> _Job_:
Starting at the line that contains "What is the distance separating", quote each line exactly through the last line of the entries, both included.

> _Data rows_:
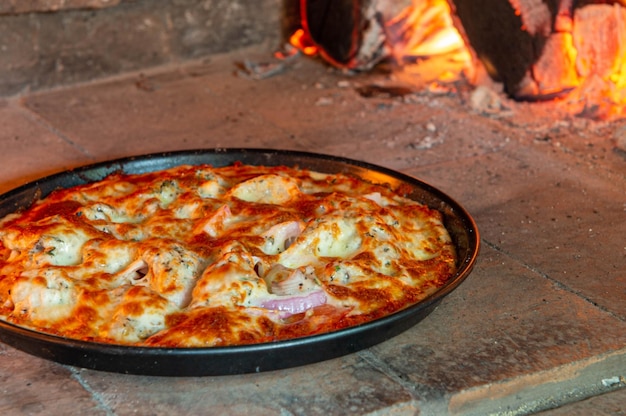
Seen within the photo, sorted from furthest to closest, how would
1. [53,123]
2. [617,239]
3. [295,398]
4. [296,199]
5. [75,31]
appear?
[75,31] < [53,123] < [617,239] < [296,199] < [295,398]

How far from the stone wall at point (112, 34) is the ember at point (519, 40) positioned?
64 centimetres

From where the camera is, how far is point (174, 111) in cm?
543

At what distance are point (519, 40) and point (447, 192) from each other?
1.49 m

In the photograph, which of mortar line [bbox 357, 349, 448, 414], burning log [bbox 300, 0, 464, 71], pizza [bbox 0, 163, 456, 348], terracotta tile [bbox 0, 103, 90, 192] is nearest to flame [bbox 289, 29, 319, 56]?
burning log [bbox 300, 0, 464, 71]

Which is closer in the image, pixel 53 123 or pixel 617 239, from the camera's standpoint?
pixel 617 239

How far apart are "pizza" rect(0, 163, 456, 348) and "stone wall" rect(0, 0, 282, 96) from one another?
2.47 m

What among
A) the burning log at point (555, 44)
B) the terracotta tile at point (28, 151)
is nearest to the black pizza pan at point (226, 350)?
the terracotta tile at point (28, 151)

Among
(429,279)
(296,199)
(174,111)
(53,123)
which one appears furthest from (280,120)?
(429,279)

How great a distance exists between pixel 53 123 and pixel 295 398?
3.25 m

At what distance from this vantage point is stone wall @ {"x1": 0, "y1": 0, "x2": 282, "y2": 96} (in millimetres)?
5570

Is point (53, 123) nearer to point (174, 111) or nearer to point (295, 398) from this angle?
point (174, 111)

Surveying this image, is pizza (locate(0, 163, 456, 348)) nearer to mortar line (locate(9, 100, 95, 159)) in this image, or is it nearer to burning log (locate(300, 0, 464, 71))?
mortar line (locate(9, 100, 95, 159))

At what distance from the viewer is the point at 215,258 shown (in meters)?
2.83

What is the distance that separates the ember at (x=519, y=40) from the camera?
505 cm
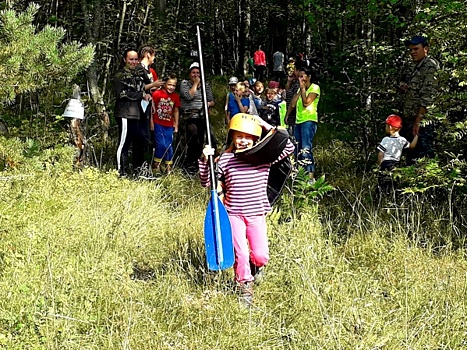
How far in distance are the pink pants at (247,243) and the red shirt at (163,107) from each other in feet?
14.2

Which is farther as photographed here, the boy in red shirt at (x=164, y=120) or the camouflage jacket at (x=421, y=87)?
the boy in red shirt at (x=164, y=120)

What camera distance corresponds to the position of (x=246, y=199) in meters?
4.18

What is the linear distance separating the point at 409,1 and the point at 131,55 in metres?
3.64

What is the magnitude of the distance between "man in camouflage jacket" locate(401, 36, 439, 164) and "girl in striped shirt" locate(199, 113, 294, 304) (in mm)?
2076

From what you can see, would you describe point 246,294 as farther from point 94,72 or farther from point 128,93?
point 94,72

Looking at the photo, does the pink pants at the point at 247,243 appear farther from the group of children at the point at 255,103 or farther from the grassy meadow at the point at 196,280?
the group of children at the point at 255,103

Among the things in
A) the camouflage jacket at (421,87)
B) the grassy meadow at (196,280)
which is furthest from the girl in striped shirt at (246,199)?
the camouflage jacket at (421,87)

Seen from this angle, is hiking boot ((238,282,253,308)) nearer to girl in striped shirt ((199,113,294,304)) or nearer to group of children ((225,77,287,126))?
girl in striped shirt ((199,113,294,304))

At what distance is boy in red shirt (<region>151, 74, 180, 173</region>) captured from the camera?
8.20 meters

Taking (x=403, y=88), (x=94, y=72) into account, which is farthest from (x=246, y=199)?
(x=94, y=72)

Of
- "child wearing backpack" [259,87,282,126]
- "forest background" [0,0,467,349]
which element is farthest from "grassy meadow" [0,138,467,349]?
"child wearing backpack" [259,87,282,126]

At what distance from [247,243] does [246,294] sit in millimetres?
405

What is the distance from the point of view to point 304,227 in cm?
498

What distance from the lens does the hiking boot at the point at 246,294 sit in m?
3.87
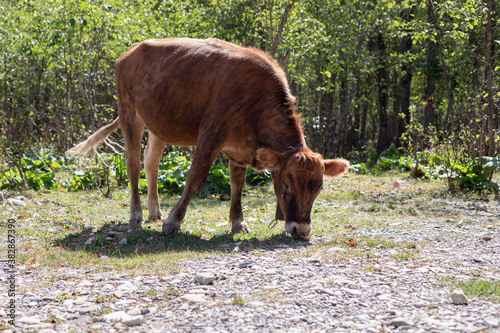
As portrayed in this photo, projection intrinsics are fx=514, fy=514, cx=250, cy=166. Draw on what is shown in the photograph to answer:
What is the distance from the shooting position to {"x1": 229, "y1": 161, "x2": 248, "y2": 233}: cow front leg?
6.93 m

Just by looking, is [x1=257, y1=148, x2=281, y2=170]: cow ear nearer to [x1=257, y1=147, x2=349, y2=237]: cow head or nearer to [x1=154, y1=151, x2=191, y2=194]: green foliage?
[x1=257, y1=147, x2=349, y2=237]: cow head

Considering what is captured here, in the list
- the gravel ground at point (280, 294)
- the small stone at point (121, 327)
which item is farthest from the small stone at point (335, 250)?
the small stone at point (121, 327)

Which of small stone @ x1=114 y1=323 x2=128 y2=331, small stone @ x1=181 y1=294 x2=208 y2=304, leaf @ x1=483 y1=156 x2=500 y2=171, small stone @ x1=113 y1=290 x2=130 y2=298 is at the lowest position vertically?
small stone @ x1=113 y1=290 x2=130 y2=298

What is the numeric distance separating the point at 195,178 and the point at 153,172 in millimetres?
1993

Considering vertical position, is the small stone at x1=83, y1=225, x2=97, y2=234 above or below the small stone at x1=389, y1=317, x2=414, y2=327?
below

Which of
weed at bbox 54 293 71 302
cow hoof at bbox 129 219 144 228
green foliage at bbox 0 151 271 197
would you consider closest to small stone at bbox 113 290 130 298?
weed at bbox 54 293 71 302

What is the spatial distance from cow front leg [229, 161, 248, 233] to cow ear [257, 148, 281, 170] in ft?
4.15

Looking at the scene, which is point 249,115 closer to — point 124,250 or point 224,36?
point 124,250

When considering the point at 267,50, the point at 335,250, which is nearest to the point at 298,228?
the point at 335,250

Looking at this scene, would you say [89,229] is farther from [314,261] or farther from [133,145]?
[314,261]

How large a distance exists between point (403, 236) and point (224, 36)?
8289 millimetres

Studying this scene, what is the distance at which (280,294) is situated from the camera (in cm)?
408

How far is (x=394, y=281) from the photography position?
4.46 meters

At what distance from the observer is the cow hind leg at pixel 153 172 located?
8.00 m
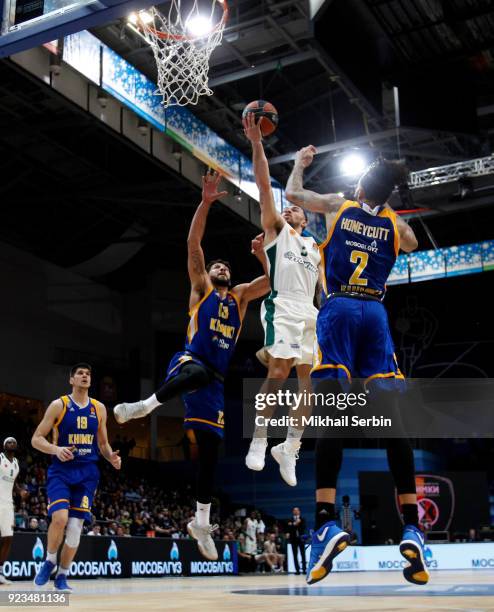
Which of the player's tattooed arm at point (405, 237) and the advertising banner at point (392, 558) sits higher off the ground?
the player's tattooed arm at point (405, 237)

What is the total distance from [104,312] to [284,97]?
11635 mm

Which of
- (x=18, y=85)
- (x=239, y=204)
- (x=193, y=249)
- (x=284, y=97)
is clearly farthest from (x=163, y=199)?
(x=193, y=249)

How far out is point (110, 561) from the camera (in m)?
14.5

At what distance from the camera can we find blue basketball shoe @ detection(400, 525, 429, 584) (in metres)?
4.25

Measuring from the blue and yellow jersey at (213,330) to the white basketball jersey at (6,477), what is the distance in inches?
238

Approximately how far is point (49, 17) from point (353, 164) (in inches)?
546

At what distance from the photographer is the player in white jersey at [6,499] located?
11.1 metres

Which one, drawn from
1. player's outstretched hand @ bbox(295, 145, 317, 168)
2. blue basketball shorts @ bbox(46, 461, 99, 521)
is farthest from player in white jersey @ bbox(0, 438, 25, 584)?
player's outstretched hand @ bbox(295, 145, 317, 168)

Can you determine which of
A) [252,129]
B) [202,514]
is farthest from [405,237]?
[202,514]

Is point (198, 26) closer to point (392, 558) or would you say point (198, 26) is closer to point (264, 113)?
point (264, 113)

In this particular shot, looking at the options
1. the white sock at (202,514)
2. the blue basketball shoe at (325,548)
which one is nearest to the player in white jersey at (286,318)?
the white sock at (202,514)

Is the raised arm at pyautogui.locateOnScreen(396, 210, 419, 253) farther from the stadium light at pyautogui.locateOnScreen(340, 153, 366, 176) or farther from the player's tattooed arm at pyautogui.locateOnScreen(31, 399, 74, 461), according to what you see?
the stadium light at pyautogui.locateOnScreen(340, 153, 366, 176)

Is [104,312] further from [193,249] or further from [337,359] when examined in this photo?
[337,359]

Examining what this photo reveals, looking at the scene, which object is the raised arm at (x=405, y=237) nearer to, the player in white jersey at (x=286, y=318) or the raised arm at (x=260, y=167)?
the raised arm at (x=260, y=167)
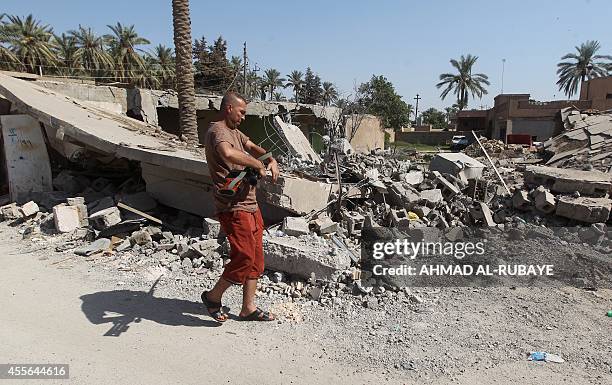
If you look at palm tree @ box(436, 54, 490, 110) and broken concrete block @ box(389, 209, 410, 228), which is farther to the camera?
palm tree @ box(436, 54, 490, 110)

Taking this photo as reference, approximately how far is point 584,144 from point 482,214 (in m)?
5.93

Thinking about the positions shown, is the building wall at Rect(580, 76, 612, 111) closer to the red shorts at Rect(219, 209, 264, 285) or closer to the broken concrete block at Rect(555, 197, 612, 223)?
the broken concrete block at Rect(555, 197, 612, 223)

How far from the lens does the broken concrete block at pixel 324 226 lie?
202 inches

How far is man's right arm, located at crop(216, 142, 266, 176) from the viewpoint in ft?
10.3

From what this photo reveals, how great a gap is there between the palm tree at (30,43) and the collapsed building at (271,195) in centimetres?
2073

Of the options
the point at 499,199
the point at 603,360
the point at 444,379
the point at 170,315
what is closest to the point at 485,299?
the point at 603,360

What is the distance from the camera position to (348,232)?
5.40m

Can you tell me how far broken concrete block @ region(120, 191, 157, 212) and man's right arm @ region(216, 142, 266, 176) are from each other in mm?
3663

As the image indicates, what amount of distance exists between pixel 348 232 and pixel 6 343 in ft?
12.0

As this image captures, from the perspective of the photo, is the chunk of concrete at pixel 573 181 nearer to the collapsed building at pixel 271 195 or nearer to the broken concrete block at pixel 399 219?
the collapsed building at pixel 271 195

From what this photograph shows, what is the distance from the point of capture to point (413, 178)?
6980 millimetres

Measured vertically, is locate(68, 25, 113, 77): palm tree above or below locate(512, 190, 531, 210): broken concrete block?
above

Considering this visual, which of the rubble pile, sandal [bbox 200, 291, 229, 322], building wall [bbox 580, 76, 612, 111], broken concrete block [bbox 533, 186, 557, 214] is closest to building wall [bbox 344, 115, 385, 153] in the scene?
the rubble pile

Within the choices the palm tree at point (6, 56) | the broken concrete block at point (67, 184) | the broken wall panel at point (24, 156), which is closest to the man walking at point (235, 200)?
the broken concrete block at point (67, 184)
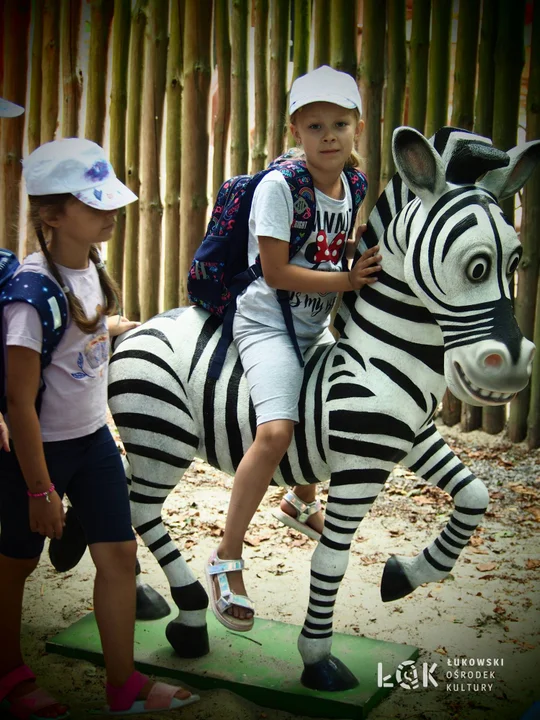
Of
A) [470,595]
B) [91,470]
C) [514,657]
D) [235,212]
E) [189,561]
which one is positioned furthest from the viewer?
[189,561]

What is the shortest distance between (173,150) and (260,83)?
32.3 inches

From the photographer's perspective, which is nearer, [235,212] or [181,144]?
[235,212]

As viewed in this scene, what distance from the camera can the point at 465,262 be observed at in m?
2.38

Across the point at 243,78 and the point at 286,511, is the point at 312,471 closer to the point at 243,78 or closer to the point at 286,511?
the point at 286,511

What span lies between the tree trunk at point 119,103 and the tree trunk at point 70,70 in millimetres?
447

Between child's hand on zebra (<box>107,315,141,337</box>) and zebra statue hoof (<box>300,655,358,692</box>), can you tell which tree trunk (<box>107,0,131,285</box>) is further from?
zebra statue hoof (<box>300,655,358,692</box>)

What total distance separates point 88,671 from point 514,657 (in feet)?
5.37

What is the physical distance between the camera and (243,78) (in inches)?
221

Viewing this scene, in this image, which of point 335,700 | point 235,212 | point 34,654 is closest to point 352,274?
point 235,212

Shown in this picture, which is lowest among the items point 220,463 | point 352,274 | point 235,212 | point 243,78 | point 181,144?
point 220,463

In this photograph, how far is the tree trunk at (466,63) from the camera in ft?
16.5

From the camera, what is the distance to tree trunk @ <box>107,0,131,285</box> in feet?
19.6

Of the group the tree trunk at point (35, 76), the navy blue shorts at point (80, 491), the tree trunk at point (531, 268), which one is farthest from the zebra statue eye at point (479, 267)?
the tree trunk at point (35, 76)

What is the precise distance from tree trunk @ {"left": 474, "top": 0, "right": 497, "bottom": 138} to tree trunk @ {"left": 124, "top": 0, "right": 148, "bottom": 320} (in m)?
2.51
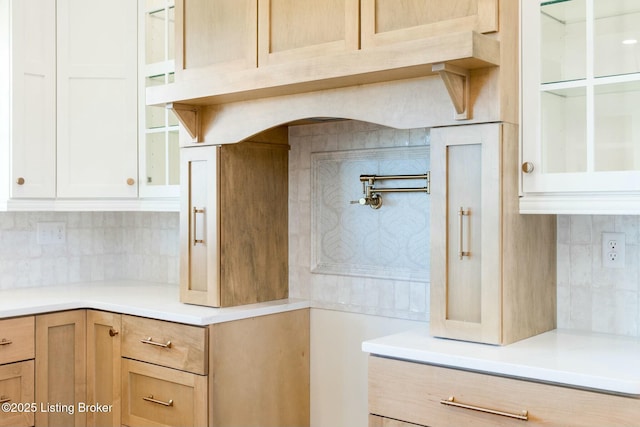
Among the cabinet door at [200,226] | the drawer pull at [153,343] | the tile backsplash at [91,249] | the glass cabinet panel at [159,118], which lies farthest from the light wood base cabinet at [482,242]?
the tile backsplash at [91,249]

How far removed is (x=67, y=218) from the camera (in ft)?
11.8

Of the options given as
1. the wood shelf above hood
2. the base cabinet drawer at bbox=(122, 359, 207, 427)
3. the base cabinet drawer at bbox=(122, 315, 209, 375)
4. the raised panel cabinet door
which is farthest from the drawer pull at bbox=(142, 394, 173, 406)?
the raised panel cabinet door

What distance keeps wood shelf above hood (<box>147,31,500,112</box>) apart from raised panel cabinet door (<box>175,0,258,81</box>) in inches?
3.5

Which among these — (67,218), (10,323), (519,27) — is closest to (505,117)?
(519,27)

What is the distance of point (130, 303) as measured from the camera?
2865mm

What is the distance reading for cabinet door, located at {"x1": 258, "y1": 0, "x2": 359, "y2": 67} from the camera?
2227mm

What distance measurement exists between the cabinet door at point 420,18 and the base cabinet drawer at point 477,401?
0.99 meters

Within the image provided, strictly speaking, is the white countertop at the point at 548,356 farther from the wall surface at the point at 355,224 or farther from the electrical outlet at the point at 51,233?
the electrical outlet at the point at 51,233

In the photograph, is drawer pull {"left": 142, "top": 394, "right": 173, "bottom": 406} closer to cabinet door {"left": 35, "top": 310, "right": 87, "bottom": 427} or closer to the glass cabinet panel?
cabinet door {"left": 35, "top": 310, "right": 87, "bottom": 427}

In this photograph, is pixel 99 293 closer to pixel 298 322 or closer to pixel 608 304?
pixel 298 322

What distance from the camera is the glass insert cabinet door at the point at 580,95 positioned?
74.5 inches

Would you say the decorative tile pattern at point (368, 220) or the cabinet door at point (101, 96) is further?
the cabinet door at point (101, 96)

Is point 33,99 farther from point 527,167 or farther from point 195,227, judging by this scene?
point 527,167

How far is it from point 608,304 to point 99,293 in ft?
7.21
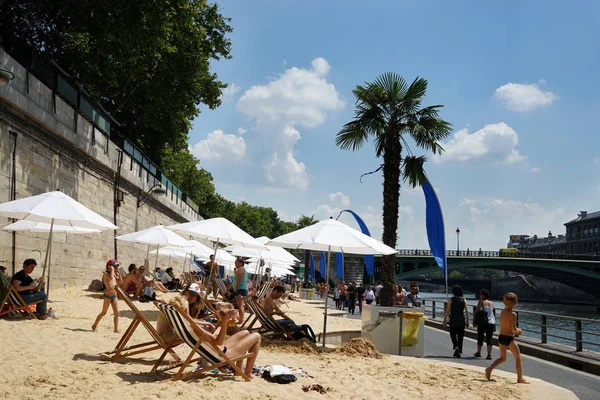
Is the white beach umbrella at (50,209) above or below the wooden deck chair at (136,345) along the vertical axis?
above

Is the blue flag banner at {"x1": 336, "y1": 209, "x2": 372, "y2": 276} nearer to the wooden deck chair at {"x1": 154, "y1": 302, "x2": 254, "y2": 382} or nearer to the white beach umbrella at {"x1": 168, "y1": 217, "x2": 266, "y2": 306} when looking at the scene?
the white beach umbrella at {"x1": 168, "y1": 217, "x2": 266, "y2": 306}

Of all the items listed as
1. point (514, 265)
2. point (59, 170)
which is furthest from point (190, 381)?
point (514, 265)

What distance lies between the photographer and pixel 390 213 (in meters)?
16.0

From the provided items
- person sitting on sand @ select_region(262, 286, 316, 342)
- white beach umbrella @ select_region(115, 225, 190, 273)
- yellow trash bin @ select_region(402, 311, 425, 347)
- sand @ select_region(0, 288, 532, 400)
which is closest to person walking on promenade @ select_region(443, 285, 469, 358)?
yellow trash bin @ select_region(402, 311, 425, 347)

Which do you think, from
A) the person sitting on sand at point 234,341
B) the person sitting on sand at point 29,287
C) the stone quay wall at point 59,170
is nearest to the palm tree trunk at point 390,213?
the person sitting on sand at point 29,287

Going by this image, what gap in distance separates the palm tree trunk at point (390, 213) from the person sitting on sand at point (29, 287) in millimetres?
8741

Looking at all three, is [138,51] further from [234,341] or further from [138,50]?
[234,341]

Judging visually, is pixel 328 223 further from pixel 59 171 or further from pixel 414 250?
pixel 414 250

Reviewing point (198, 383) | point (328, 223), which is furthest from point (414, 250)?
point (198, 383)

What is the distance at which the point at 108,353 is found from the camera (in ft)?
23.2

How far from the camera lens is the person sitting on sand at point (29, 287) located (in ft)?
32.3

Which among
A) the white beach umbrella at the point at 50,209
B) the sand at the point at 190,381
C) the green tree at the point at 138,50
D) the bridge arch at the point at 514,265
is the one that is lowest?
the sand at the point at 190,381

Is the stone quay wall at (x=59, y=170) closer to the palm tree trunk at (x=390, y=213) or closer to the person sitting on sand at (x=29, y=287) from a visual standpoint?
the person sitting on sand at (x=29, y=287)

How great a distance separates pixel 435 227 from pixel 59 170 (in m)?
10.6
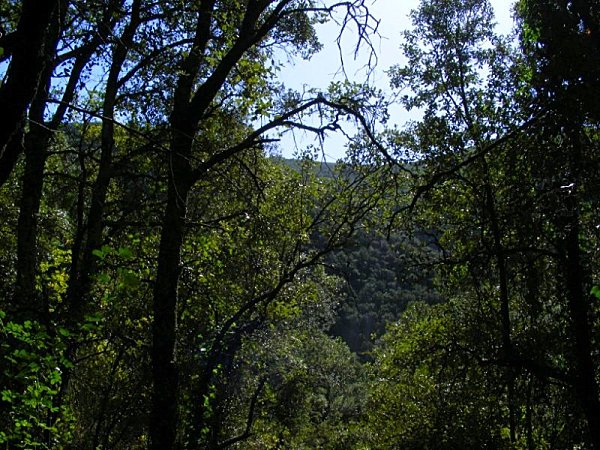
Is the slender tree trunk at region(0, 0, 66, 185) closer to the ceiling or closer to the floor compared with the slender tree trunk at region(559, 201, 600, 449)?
closer to the ceiling

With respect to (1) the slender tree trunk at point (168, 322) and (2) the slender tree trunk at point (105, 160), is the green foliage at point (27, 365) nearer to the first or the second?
(1) the slender tree trunk at point (168, 322)

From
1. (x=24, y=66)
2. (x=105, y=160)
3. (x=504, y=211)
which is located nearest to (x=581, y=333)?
(x=504, y=211)

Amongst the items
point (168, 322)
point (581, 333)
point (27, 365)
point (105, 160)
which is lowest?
point (27, 365)

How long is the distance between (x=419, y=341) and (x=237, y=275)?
416 cm

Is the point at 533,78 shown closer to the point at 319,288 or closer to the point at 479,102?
the point at 479,102

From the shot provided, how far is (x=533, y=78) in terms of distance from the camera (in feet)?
21.6

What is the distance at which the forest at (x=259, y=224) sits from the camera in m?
4.84

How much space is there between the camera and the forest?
4.84 m

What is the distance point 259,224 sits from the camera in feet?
23.4

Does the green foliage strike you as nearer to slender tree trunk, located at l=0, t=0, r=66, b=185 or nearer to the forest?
the forest

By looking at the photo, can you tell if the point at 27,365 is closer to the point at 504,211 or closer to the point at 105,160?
the point at 105,160

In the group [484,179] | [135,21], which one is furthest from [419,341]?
[135,21]

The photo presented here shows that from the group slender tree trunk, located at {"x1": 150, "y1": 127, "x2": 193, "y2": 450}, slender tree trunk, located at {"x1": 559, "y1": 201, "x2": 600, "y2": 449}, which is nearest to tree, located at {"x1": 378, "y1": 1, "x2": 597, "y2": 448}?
slender tree trunk, located at {"x1": 559, "y1": 201, "x2": 600, "y2": 449}

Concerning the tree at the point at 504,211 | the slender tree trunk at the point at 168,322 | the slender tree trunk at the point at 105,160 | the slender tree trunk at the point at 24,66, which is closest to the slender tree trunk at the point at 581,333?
the tree at the point at 504,211
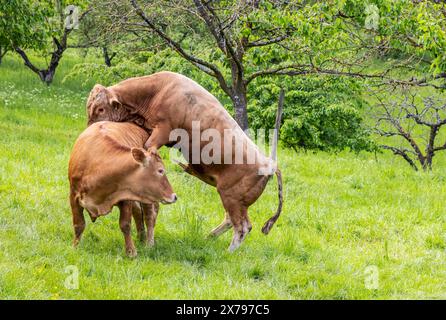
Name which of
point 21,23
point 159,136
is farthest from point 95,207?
point 21,23

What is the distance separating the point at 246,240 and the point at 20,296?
3529mm

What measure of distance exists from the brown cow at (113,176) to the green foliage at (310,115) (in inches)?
490

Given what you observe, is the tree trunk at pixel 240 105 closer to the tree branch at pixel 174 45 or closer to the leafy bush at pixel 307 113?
the tree branch at pixel 174 45

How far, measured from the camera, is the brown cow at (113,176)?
25.3 feet

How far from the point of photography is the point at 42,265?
753cm

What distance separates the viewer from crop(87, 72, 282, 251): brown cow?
27.5 feet

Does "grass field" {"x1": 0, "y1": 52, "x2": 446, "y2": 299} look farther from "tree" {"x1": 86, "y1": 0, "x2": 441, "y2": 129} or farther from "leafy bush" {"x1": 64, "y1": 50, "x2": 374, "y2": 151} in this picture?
"leafy bush" {"x1": 64, "y1": 50, "x2": 374, "y2": 151}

> _Response to the exercise_:
What is the distance separating the point at 246,240 and the point at 20,296?
3529mm

What measure of distance exists from the brown cow at (113,176) to the green foliage at (310,115) (in inches)?
490

Given what you observe, is the tree trunk at pixel 240 105 closer to the tree branch at pixel 174 45 or closer to the leafy bush at pixel 307 113?
the tree branch at pixel 174 45

How far, measured from the camera, is the brown cow at (113,176)?
25.3 feet

How far from the point of photography is the point at 42,265?
753cm

What distance separates the viewer from crop(87, 72, 282, 251): brown cow?
27.5 feet

Does "grass field" {"x1": 0, "y1": 52, "x2": 446, "y2": 299} look farther from "tree" {"x1": 86, "y1": 0, "x2": 441, "y2": 129} or farther from "leafy bush" {"x1": 64, "y1": 50, "x2": 374, "y2": 151} in this picture?
"leafy bush" {"x1": 64, "y1": 50, "x2": 374, "y2": 151}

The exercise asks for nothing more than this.